## begin Given passage

By Joel Achenbach
Washington Post Staff Writer
Thursday, September 30, 2010; AA01
BP's internal report on the causes of the Deepwater Horizon blowout, released earlier this month, summarized the calamity as the result of eight separate breaches of physical and operational barriers, any one of which could have, and should have, stopped the unfolding disaster. The blowout, in the BP scenario, was very much a freak event. A long shot.
A graphic in the report showed the barriers arrayed like eight slices of Swiss cheese. All the holes, the report states, "lined up" to enable the blowout:
"[A] complex and interlinked series of mechanical failures, human judgments, engineering design, operational implementation and team interfaces came together to allow the initiation and escalation of the accident."
There is a different, and simpler, way to describe what happened: They weren't careful enough.
For the can-do culture of petroleum engineers, this catastrophe should heighten respect for the way bad things can happen to what looks like proven technology. Oil drilling is a risky business, and deep-water drilling is riskier still. Depth matters. And as the industry went deeper, it didn't commensurately increase its safety margin -- or prepare for the worst-case scenario.

## end Given passage
## begin Excerpted data

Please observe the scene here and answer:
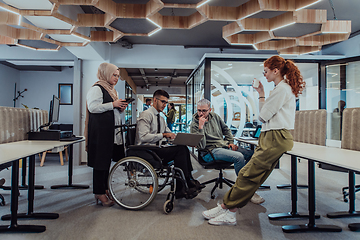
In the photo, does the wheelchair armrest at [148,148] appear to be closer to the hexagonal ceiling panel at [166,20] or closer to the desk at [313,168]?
the desk at [313,168]

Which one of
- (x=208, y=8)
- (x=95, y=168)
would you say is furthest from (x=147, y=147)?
(x=208, y=8)

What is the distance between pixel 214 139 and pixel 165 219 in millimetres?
1206

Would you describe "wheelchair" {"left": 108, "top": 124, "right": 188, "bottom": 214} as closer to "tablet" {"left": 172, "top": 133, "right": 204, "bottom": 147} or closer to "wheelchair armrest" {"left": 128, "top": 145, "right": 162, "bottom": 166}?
"wheelchair armrest" {"left": 128, "top": 145, "right": 162, "bottom": 166}

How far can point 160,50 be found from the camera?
578 centimetres

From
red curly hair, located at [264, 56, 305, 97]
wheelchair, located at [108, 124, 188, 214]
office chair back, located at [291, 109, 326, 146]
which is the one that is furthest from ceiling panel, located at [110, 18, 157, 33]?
office chair back, located at [291, 109, 326, 146]

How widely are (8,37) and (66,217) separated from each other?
10.4ft

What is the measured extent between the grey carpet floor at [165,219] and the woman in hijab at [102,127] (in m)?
0.35

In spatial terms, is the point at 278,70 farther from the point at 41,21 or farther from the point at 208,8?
the point at 41,21

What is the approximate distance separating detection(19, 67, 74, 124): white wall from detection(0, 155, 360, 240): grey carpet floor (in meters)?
Answer: 5.06

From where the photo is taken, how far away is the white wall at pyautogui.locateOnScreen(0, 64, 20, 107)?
6.76 metres

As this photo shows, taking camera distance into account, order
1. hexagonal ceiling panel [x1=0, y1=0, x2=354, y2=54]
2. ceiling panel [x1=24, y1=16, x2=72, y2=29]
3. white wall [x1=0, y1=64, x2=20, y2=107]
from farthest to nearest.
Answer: white wall [x1=0, y1=64, x2=20, y2=107] < ceiling panel [x1=24, y1=16, x2=72, y2=29] < hexagonal ceiling panel [x1=0, y1=0, x2=354, y2=54]

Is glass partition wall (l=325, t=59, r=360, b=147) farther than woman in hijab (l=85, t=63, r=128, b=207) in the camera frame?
Yes

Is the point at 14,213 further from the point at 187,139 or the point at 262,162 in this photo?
the point at 262,162

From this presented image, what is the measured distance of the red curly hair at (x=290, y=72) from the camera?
186 cm
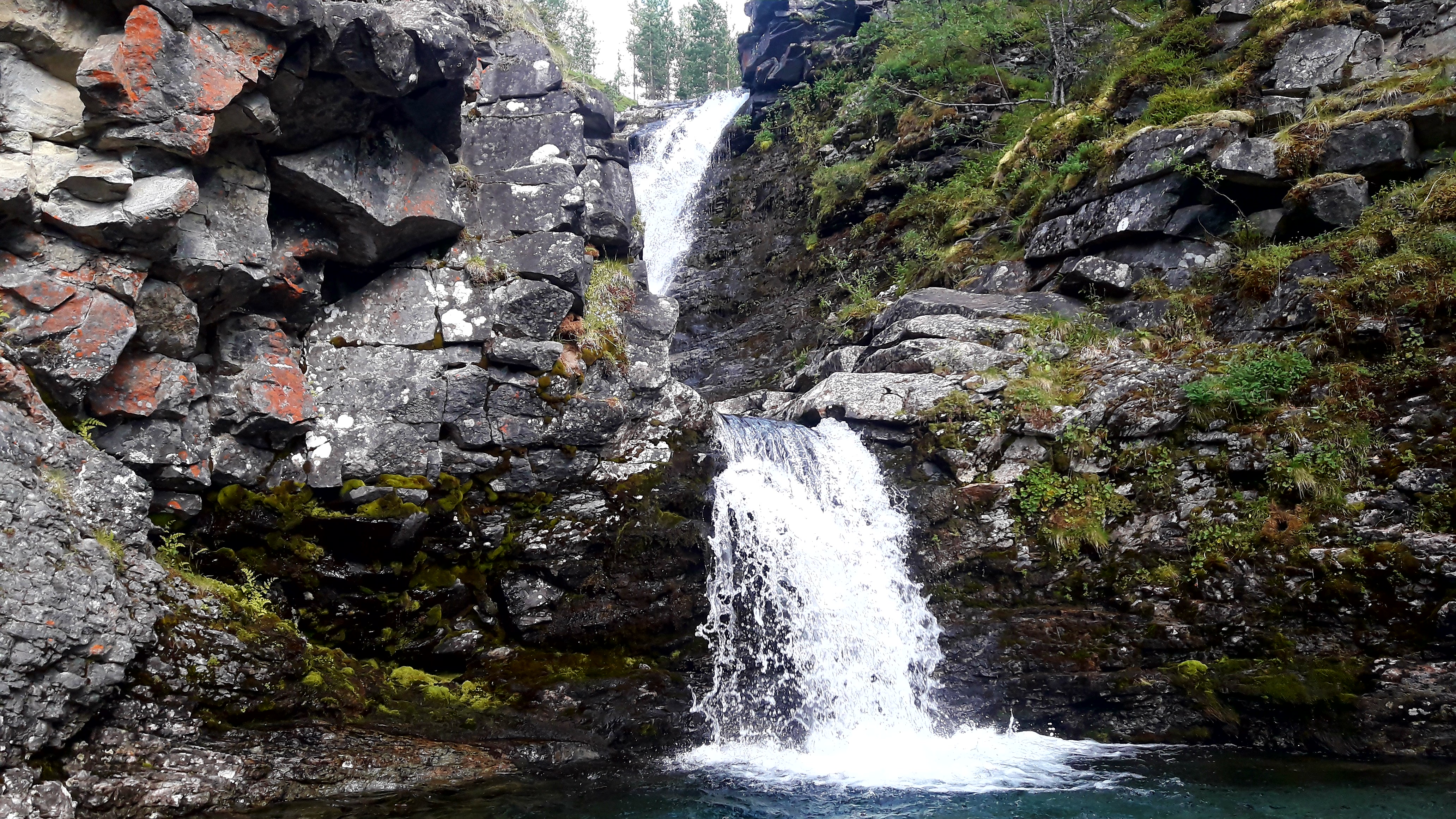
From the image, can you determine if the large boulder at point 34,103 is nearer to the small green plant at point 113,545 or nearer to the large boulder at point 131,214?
the large boulder at point 131,214

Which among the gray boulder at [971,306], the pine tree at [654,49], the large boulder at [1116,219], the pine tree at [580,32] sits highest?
the pine tree at [654,49]

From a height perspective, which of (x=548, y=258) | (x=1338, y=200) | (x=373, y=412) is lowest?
(x=373, y=412)

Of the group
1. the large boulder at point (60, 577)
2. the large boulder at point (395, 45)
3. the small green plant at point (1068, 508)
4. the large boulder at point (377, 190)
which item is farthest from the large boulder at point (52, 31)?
the small green plant at point (1068, 508)

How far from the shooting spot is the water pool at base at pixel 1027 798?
5.46 m

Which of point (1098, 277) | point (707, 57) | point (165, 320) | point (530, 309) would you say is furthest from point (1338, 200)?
point (707, 57)

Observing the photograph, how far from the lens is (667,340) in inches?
388

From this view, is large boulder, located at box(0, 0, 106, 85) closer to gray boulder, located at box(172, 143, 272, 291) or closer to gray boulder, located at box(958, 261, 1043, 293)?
gray boulder, located at box(172, 143, 272, 291)

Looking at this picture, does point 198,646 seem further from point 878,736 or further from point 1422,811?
point 1422,811

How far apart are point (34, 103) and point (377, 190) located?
2713 millimetres

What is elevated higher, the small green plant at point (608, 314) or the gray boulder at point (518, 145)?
the gray boulder at point (518, 145)

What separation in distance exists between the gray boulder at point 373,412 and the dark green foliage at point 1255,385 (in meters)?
8.59

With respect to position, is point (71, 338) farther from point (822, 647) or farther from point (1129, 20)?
point (1129, 20)

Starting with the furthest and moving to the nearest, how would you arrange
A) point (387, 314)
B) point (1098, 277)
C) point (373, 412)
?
point (1098, 277), point (387, 314), point (373, 412)

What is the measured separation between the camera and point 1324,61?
36.7 feet
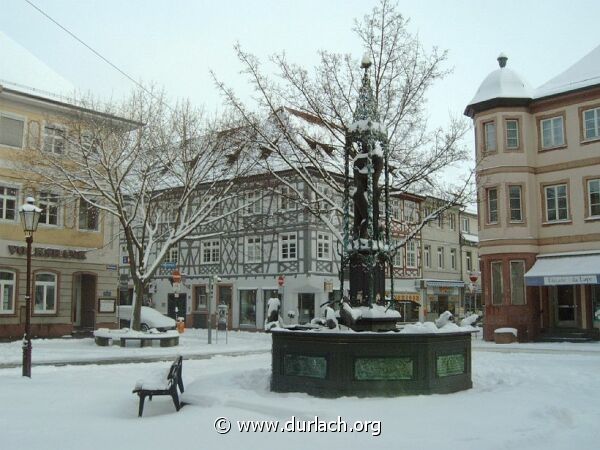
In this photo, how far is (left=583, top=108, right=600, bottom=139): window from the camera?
89.1 feet

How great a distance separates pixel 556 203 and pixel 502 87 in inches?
218

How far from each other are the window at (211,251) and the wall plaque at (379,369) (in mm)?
32487

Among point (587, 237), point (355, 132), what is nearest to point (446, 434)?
point (355, 132)

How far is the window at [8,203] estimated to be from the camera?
26.2 metres

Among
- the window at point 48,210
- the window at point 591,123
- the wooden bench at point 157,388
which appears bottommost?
the wooden bench at point 157,388

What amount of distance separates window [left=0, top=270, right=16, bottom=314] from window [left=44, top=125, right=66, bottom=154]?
5.24m

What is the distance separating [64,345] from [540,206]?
20.1m

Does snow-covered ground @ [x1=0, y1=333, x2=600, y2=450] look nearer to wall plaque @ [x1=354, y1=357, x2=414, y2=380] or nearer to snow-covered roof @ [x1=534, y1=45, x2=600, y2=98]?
wall plaque @ [x1=354, y1=357, x2=414, y2=380]

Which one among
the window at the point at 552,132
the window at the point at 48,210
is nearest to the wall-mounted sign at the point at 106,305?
the window at the point at 48,210

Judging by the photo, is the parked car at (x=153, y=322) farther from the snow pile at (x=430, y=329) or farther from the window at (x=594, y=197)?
the snow pile at (x=430, y=329)

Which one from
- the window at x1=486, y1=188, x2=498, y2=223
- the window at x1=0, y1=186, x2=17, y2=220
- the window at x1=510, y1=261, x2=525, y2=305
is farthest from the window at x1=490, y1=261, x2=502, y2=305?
the window at x1=0, y1=186, x2=17, y2=220

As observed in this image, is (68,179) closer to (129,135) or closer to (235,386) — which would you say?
(129,135)

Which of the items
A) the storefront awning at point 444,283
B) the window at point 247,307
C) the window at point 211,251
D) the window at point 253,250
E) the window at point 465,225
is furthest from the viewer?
the window at point 465,225

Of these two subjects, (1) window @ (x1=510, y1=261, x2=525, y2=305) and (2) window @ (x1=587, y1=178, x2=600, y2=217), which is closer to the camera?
(2) window @ (x1=587, y1=178, x2=600, y2=217)
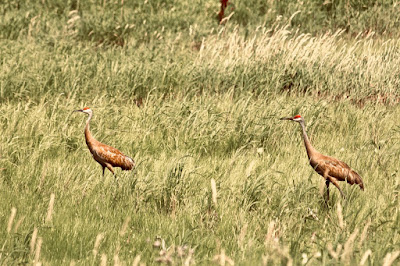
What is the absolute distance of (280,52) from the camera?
991cm

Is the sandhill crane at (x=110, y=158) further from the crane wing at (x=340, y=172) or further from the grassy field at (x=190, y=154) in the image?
the crane wing at (x=340, y=172)

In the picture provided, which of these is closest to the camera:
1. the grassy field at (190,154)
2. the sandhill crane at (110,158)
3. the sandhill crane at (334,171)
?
the grassy field at (190,154)

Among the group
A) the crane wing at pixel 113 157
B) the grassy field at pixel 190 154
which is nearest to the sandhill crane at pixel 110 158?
the crane wing at pixel 113 157

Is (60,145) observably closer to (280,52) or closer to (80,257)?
(80,257)

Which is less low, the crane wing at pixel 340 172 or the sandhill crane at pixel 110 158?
the crane wing at pixel 340 172

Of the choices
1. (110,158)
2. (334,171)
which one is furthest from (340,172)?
(110,158)

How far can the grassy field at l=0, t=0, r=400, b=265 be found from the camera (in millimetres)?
3803

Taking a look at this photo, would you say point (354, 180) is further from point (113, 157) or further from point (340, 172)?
point (113, 157)

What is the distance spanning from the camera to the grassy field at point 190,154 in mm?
3803

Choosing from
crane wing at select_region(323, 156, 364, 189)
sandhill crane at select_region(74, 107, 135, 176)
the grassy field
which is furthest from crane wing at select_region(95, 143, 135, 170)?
crane wing at select_region(323, 156, 364, 189)

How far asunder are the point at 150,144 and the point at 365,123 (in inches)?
107

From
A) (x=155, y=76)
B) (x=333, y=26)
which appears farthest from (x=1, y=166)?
(x=333, y=26)

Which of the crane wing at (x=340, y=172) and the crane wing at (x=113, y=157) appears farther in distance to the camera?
the crane wing at (x=113, y=157)

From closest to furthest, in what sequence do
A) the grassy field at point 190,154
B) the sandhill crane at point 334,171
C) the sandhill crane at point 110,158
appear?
1. the grassy field at point 190,154
2. the sandhill crane at point 334,171
3. the sandhill crane at point 110,158
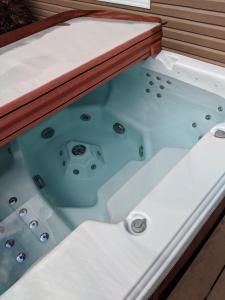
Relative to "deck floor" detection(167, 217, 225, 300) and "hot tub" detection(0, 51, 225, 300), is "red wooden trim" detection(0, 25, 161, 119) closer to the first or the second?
Answer: "hot tub" detection(0, 51, 225, 300)

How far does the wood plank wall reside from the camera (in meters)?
1.70

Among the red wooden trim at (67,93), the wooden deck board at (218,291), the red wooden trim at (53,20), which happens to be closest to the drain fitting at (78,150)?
the red wooden trim at (67,93)

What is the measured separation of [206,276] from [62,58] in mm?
1128

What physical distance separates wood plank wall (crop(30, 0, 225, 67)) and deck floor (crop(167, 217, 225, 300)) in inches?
43.6

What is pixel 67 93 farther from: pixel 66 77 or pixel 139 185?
pixel 139 185

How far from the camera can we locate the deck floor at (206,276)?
3.97ft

## end Excerpted data

| Direction 1 |
In the listing, copy every line verbatim from the one containing "What is pixel" through the listing's final line, including both.
| Direction 2 |
Continue the article on BP's Deepwater Horizon report from its last sentence.

| Exercise response 1 |
What is pixel 67 93 farther from: pixel 66 77 or pixel 139 185?
pixel 139 185

How far from the camera can we locate the deck floor at (206,276)?
3.97ft

| Exercise response 2 |
On land, on sea, in the air, in space, in our laboratories, on our farms, we are surrounded by technologies of increasing complexity, all of them vulnerable, at some level, to catastrophes of human origin. Engineers do amazing things, but they aren't always as smart as they think, nor their systems as robust as they seem on paper.
The more complex the job, the more potential infiltration points for gremlins.
"We believed that the blowout preventer was the ultimate fail-safe mechanism," BP CEO Tony Hayward testified before Congress in June, bringing to mind the captain of the Titanic, believing that his ship was unsinkable.
Charles Perrow, in his seminal book on technological disasters, "Normal Accidents," writes, "We have produced designs so complicated that we cannot anticipate all the possible interactions of the inevitable failures; we add safety devices" -- think blowout preventers -- "that are deceived or avoided or defeated by hidden paths in the system."
His argument is that such accidents, though rare, are integral characteristics of the system, with its interlinked components. That's what happened here.
The pivotal moment came late on the afternoon and into the early evening of April 20. The Horizon crew conducted two pressure tests to look for any signs of hydrocarbons flowing in the well, which had already been cemented. For reasons that remain somewhat murky -- most of the key figures either have refused to testify or died in the explosion -- the BP "company man" and the Transocean crew decided that the results of the pressure tests were benign.
As in many industrial accidents involving complex technology, they were trying to interpret something they couldn't see directly -- what was happening below the bottom of the sea. The critical hardware, the blowout preventer, was a mile deep.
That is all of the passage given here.